## Job 1
Give again, word for word, the stretch of the White Mountains hut text from "Other people want" through "in the gaps.".
## Job 2
Do these statements agree with the White Mountains hut text? Answer yes or no to each and quote the text's deciding words. (a) Overnight guests have to reserve ahead of time. (b) The $85 nightly fee covers lunch. (c) Galehead Hut lies 4.6 miles from the nearest road.
** start Source text **
I'm taking two days off while it's raining to rest and rejuvenate
before my next onslaught on the AT in the White Mountains of New Hampshire.
In this entry I'd like to give you more information about the hut system
here. The concept is new to me, although many warm- and cold-weather sports
enthusiasts around the world are already familiar with using huts in high
places.
The Appalachian Mountain Club (AMC), maintaining club for much of the AT in
New England, also operates a string of eight back-country huts (like lodges)
under a special-use permit with the U.S. Forest Service.
The huts, plus large lodges at Pinkham and Crawford Notches, are spaced a
day's hike apart on the AT in the White Mountains.
Most of the huts are full-service facilities during the summer and early
autumn. They accommodate from thirty to ninety people each night. Some offer
caretaker self-service year-round, so folks who ski and snowshoe can use them
in the winter. All are centers for outdoor education and offer workshops to
visitors.
The AMC also offers multi-day guided hikes and runs a hiker shuttle between
some of their facilities.
Hikers use the huts in a variety of ways. For some, it is a brief stop during
a hike to get water, use the bathroom, get some hot soup or supplies, ask about
the weather, talk to other hikers hanging around, or get warm on a cold or wet
day.
Some use the huts as destinations, going out during the day to explore the
large system of trails in the Whites and spending the nights in one or more huts. Overnight guests must make reservations
ahead of time. The $85 fee (per person, per night) includes a bunk with mattress
and pillow, three wool blankets, a delicious dinner and full breakfast. AMC
members get a 10% discount, and children's fees are less, depending on their
age.
Other people want to hike the Whites from end to end (or a section of the
Whites), hiking from one hut to another each day. The huts are spaced about
seven to eight miles apart, including the lodges in the gaps.
Thru-hikers have three options if they want to use a hut overnight. They can
reserve a space and pay full price, like I did this week. They can pay $8 to use the facility's
bathroom and sleep in their own sleeping bag on the floor or a bench (doesn't
include food). Or they can "work for stay" at up to three huts in one season.
Working for stay (i.e., free) is great if a thru-hiker gets to the hut early
enough to be one of only two hikers allowed to use this system each night. The
hiker usually helps for two hours with dinner and/or breakfast and dishes, then
gets to eat. Sometimes the food runs out, however, and the hiker ends up with
leftovers from previous meals. There are usually bunks available even if the
facility is "full," according to the crew at Galehead, where I stayed on Day
118.
I thoroughly enjoyed my stay at the Galehead Hut last week. Staying there
allowed me to complete a long section of the Trail in two days instead of one
insanely-long one that would have required several hours of night hiking. This
hut is the most remote in the system, a 4.6-mile hike to the nearest road.
Hiking those bonus miles twice was my only other option to complete this long
section.
** end Source text **
** start Data extract **
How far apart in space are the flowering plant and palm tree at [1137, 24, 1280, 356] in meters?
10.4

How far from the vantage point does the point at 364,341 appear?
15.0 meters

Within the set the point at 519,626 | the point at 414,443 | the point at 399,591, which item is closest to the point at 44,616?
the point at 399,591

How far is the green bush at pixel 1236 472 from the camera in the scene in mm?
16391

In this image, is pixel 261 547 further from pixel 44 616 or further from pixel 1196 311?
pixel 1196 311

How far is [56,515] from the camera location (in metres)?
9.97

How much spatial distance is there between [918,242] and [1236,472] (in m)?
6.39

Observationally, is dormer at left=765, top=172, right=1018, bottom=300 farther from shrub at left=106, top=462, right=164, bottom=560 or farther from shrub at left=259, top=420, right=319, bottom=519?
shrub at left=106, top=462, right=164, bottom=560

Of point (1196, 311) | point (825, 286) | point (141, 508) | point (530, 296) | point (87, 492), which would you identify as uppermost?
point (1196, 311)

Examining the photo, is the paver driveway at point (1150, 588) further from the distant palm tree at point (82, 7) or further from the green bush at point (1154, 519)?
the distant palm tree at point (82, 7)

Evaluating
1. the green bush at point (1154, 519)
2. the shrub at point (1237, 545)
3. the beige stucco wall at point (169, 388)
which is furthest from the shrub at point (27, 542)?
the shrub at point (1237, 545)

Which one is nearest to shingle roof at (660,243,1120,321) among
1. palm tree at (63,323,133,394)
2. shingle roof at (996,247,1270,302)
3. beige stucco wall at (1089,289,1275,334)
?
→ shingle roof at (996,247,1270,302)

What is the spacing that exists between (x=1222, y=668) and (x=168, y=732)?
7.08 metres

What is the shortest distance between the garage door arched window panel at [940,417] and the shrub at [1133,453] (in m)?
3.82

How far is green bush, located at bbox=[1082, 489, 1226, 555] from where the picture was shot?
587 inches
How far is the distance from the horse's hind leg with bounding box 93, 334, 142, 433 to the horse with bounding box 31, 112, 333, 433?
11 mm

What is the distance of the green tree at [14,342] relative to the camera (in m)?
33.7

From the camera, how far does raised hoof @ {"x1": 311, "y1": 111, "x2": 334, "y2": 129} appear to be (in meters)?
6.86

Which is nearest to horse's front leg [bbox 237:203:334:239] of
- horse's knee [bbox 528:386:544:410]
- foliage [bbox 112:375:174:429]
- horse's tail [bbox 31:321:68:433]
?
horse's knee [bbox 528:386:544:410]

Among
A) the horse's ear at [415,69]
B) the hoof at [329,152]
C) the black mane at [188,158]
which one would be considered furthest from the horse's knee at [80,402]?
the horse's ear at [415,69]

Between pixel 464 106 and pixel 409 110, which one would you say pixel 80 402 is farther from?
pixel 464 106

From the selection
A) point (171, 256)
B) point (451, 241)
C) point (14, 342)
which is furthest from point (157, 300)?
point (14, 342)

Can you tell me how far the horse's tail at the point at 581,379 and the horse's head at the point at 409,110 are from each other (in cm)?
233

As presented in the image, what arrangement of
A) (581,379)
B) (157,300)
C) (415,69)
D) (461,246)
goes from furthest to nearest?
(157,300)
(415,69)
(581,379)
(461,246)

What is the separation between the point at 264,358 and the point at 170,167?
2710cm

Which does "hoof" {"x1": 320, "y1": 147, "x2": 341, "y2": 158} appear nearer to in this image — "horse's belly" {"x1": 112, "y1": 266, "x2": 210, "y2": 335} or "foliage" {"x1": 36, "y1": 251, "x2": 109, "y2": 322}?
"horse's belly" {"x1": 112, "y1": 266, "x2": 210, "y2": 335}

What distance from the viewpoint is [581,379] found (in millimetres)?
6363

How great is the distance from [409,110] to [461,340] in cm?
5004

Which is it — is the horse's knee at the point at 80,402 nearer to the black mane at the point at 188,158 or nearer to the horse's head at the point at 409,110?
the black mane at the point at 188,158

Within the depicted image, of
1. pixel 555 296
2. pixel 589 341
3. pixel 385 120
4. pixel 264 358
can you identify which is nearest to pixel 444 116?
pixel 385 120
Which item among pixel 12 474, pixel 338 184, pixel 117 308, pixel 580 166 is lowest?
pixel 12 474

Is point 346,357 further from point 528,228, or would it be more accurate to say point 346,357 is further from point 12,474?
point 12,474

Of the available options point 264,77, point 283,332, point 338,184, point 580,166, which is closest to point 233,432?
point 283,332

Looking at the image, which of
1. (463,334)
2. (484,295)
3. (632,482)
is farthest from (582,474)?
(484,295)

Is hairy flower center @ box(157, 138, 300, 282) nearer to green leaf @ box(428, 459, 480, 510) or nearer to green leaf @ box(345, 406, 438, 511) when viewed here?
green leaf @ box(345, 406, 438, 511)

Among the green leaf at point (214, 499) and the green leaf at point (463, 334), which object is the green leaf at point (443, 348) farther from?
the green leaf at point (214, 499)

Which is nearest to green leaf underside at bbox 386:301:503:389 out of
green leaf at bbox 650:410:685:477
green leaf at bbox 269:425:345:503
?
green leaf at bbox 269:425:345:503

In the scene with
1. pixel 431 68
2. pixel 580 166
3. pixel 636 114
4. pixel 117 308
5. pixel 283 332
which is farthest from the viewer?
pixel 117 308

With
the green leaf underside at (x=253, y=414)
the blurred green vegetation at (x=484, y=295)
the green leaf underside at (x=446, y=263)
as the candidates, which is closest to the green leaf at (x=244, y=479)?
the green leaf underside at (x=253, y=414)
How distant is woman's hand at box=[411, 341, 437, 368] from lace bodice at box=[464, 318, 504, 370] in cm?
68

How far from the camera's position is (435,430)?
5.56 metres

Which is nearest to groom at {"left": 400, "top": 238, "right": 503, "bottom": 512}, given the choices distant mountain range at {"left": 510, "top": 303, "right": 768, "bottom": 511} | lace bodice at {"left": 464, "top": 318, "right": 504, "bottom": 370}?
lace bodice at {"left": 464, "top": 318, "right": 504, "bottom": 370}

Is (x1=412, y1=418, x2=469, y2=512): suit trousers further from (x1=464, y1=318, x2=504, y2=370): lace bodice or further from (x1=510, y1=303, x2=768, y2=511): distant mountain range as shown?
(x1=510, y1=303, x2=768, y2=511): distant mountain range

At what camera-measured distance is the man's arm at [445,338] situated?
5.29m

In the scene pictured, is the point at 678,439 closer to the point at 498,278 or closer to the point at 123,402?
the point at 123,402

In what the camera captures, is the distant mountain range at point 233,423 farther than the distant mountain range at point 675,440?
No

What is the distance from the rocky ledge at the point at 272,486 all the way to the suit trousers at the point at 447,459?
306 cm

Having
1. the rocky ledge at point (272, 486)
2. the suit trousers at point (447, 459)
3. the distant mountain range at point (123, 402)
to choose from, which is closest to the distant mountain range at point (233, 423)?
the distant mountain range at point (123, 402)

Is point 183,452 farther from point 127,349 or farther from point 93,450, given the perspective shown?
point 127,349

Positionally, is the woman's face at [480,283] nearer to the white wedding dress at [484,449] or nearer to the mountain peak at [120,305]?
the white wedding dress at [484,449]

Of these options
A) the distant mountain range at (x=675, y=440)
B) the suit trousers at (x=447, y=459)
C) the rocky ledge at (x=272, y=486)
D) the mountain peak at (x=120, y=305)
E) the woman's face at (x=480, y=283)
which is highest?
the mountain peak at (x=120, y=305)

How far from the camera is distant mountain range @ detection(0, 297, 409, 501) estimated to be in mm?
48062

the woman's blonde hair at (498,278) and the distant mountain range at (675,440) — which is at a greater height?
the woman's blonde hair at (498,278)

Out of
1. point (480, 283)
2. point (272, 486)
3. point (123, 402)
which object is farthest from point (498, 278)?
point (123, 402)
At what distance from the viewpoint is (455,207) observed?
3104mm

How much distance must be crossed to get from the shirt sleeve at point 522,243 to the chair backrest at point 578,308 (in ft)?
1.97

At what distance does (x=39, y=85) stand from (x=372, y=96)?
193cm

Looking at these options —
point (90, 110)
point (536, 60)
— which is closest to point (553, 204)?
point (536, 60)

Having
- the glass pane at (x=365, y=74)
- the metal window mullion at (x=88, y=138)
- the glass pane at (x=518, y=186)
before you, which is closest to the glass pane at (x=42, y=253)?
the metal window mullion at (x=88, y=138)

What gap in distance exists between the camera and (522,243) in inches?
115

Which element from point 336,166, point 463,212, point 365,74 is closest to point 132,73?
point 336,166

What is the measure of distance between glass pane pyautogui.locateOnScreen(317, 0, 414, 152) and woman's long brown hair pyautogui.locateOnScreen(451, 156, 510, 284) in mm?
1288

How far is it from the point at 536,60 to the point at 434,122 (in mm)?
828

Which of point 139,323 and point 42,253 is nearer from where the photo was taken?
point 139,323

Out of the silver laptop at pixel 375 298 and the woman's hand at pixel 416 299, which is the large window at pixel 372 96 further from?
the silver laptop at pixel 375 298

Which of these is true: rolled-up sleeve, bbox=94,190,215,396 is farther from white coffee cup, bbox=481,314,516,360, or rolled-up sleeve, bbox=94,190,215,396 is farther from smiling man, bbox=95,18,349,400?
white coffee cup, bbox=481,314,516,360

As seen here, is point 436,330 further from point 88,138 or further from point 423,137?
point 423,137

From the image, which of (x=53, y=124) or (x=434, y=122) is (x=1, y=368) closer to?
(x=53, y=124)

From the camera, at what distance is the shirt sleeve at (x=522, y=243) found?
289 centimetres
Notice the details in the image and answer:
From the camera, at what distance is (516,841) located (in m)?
** end Data extract **
## Full answer 1
Other people want to hike the Whites from end to end (or a section of the
Whites), hiking from one hut to another each day. The huts are spaced about
seven to eight miles apart, including the lodges in the gaps.

## Full answer 2
(a) Yes: "Overnight guests must make reservations ahead of time."
(b) No: "includes a bunk with mattress and pillow, three wool blankets, a delicious dinner and full breakfast."
(c) Yes: "a 4.6-mile hike to the nearest road."